Tuesday, April 26, 2011

The Itty-Bitty Titty Committee




One thing you'll notice, if you watch old TV shows, is how small everyone's breasts used to be. This picture of Farrah Fawcett, taken right before her success in the role of Jill Munroe on Charlie's Angels is a good example. Tina Louise, in her role as Ginger Grant on Gilligan's Island, is an even better one:




Back in 1976, the style for women's bodies was to be slim, athletic-looking. Plus Jill Munroe was supposed to be a crime fighter, albeit a sexy crime fighter; too much up top might have gotten in her way, when she went to kick ass on some bad guys. Ginger though, was written as a starlet, the sort of woman whose livelihood depended on her glamor. Every few seconds on the show, it seems like, there will be film shots calling attention to her shapely body.
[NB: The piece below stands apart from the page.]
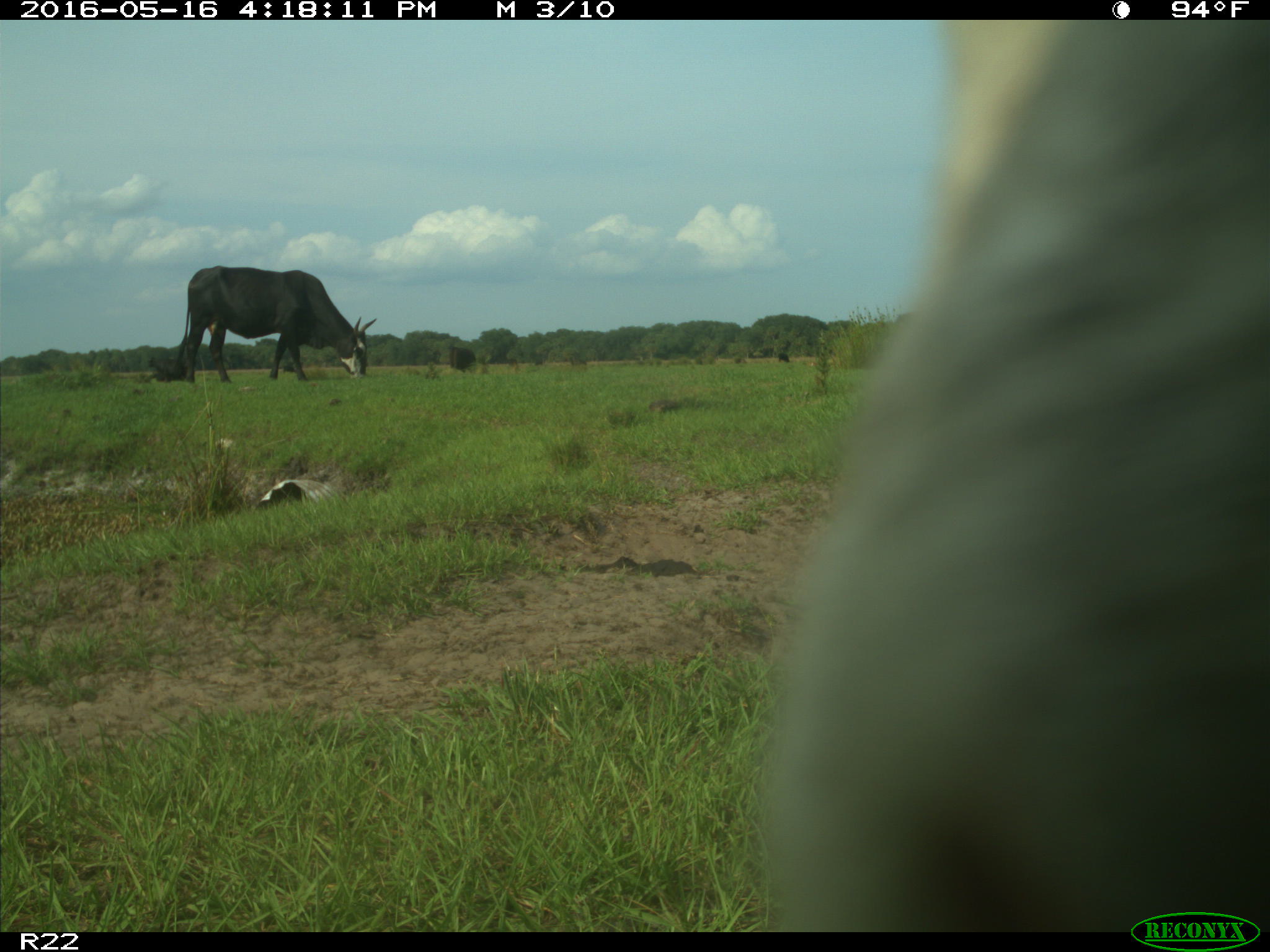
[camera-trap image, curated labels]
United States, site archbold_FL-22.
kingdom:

It's the kind of character that nowadays, might be played by someone who looks like this:



Or like this:



This is because our expectations for what a woman's body should look like have changed, and the reason for that change is the increasing proliferation of breast implants.

Silicone implants first entered the public consciousness in a big (you should excuse the expression) way, back in the 1960's, when professional dancers started to get them so they could make more money on the topless dancing circuit. At the time and for some time afterward, there was something tacky, almost comical, about the idea of very large breasts. Take for example, the 1980's-era book The Encyclopedia of Bad Taste, by Jane and Michael Stern, which included an entire entry, devoted to "Breasts, Enormous," and linked together images well-endowed 1950's-era film queens like Jayne Mansfield, with those of early-model Barbie dolls and the projecting automobile bumpers known as Dagmars, because they stuck out like the breasts of another star from the 1950's, known by the screen-name Dagmar.



As late as the end of the 1980's, breast implants were very rare, and women, even onscreen, tended to be smaller rather than larger. People still saw C-cups, or even B-cups as normal, in celebrities as well as in regular women, so much so that when the fashion industry chose to highlight the breast at the end of the decade, and cosmetic surgeons began to advertise very aggressively, Susan Faludi chose to highlight these as dangerous, anti-woman trends, in her bestselling book Backlash.



Stylish bustier-dresses, with poofy skirts meant to create an hourglass figure, provided that a woman had the breasts for it, and articles like this one from April, 1989, that proclaimed, "Good news, ladies: Breasts are IN," (Lehman, Gigi: "Thou Shalt Have Breasts". April 11, 1989. http://articles.dailypress.com/1989-04-11/features/8904100187_1_ten-commandments-breasts-betty-ford-center) were not enough to create the change that has taken place, that now makes us see normal-sized breasts as being too tiny, and has created a new "normal", where any woman who is seen onscreen anywhere, always has to have big huge enormous titties.

Two things, I think, came together to create this change: First of all, implants became safer. Silicone gel implants, the commonest type used from the 1960's to the early 1990's, had a long record of malfunction, and were linked to higher rates of breast cancer for the women who used them. In 1992, the FDA banned them altogether, and even today, they are allowed only for use by women seeking breast reconstruction after a mastectomy. The breast-implant industry survived by improving the quality of saline-filled implants, which are now the commonest type used.

The other development which helped the industry I think, was the short economic boom the US enjoyed during the George W. Bush presidency. From an article published by USA Today in 2006 at the height of the boom: "From 2000 to 2005, the number of U.S. women who enlarged their breasts with implants jumped 37%, according to the American Society of Plastic Surgeons." And, "In 1998, according to the plastic surgeons' society, 132,378 U.S. women had their breasts augmented — fewer than half as many who had the operation in 2005." (Rubin, Rita: "Buoyed by Bigger Breasts". December 19, 2006. http://www.usatoday.com/news/health/2006-12-18-breast-implants_x.htm)

Sadly, I think ubiquitous breast implants are here to stay. They join Botox, and rigorously styled hair and the mandatory pedicure, as things a woman is obligated to do these days, if she doesn't want to look untidy and frumpy. Myself, I think this is an unfortunate thing. I long for the day when young women looked like this:



And older women looked like this:



For the days when a woman could have a little bit of flab on her or a couple of wrinkles, or even a less than ginormous bosom, and still be considered attractive.

1 comment:

  1. I long for a day when it doesnt matter if a woman has ginormous breasts or tiny ones because their breasts are not there to be looked at but instead belong only to themselves and breasts of ALL shapes and sizes are simply loved. -siiigh- I'm not holding my breath for it though.